Options for Managing Risk for Female BRCA1 Mutation Carrier?

The recommendations below are only relevant if you have BRCA 1 mutation and have not been affected by a relevant cancer. Individualised surveillance should be made for affected women based on their own post treatment plan.

The following table gives you a perspective of the risk of developing cancers at different sites compared to the general population. (More detailed information can be obtained after a consult with our health professionals.)

Cancer BRCA1 carrier
up to the age of 70 yrs
General population
up to the age of 85 yrs
Breast 57%
Residual lifetime risk is dependent on age at consultation
11%
Ovarian/fallopian tube/
primary peritoneal
40%
Residual lifetime risk is dependent on age at consultation
1.2%
Primary peritoneal
(after removing fallopian tubes and ovaries)
<2% <1%
Pancreatic May be increased 1.3%

Estimation of cancer risk varies according to different populations assessed.

Factors which influence risk include age of onset of the proband (the person at the starting point of the genetic study), family history and whether the proband had unilateral or bilateral breast cancer.

Breast Recommendations

Surveillance
Individualized surveillance is needed in families with a breast cancer diagnosed 35 years or under.

For unaffected women

  • Screening should start at 30 years
  • Annual MRI’s and mamograms (with or without Ultra sound scans as dependent on individual) between 30 and 50 years
  • Annual mammograms (with or without ultra sounds) 50 years and onwards

Risk Reducing Medications:
Tamoxifen and raloxifene have been found to reduce breast cancer risk in unaffected high risk women but there are risks and benefits to this and it is not suited for everyone. Careful discussion with a medical professional is required

Risk Reducing Surgery:
Bilateral risk reducing mastectomy at 40 or younger confers the greatest reduction in risk by at least 90%. The total risk reduction is dependent on the type of surgery.

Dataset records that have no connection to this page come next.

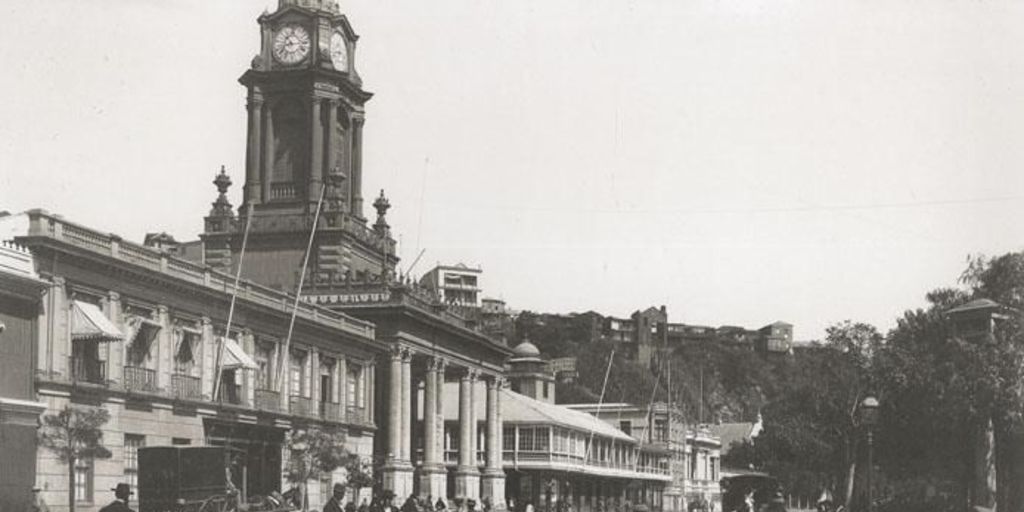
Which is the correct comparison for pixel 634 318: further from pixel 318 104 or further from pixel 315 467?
pixel 315 467

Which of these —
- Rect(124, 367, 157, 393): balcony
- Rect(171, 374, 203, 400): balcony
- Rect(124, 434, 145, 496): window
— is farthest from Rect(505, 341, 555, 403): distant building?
Rect(124, 434, 145, 496): window

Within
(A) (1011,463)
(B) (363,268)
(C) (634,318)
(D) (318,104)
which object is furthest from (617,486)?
(C) (634,318)

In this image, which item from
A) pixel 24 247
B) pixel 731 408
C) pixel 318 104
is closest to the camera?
pixel 24 247

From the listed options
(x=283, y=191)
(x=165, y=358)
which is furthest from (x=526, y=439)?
(x=165, y=358)

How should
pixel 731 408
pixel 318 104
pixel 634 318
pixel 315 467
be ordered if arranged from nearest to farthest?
1. pixel 315 467
2. pixel 318 104
3. pixel 731 408
4. pixel 634 318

Breast self awareness should continue post surgery.

Ovary

Surveillance
There is no effective surveillance.

For asymptomatic women, annual transvaginal ultrasound (TVS) and serum CA125 do not reliably detect ovarian cancers at an early stage, nor do they affect outcomes. This is true of women in the general population and women at high risk of hereditary ovarian cancer.

Effective ovarian cancer risk management relies on RRBSO. (Risk Reducing Bilateral Salpingo-opherectomy – removal of fallopian tubes and ovaries)

Surgery
Recommend RRBSO after family completion or by age 40 yrs by a specialist that understands the condition and follows appropriate protocol.

RRBSO significantly reduces the risk of ovarian and fallopian tube cancer in BRCA1 mutation carriers. The residual risk of primary peritoneal cancer (lining of the abdomen) after RRBSO is approximately 2%.

Management of Early Menopause
If RRSO is undertaken prior to menopause, Hormone Replacement Therapy (HRT) should be considered to minimise potential cardiovascular complications and bone loss associated with premature menopause, until the time of natural menopause (approx. age 50 yrs.).

This use of HRT is safe and does not cancel the protective effect of RRSO on breast cancer risk in BRCA1/2 mutation carriers and it may even be associated with a decreased risk.

The use of combination HRT beyond age 50 yrs. should only be considered after specialist assessment.

Contraception and Fertility
Combination oral contraceptive pill (OCP) is not contraindicated. A recent review of literature showed that the use of OCP is not significantly associated with breast cancer in BRCA1/2 mutation carriers.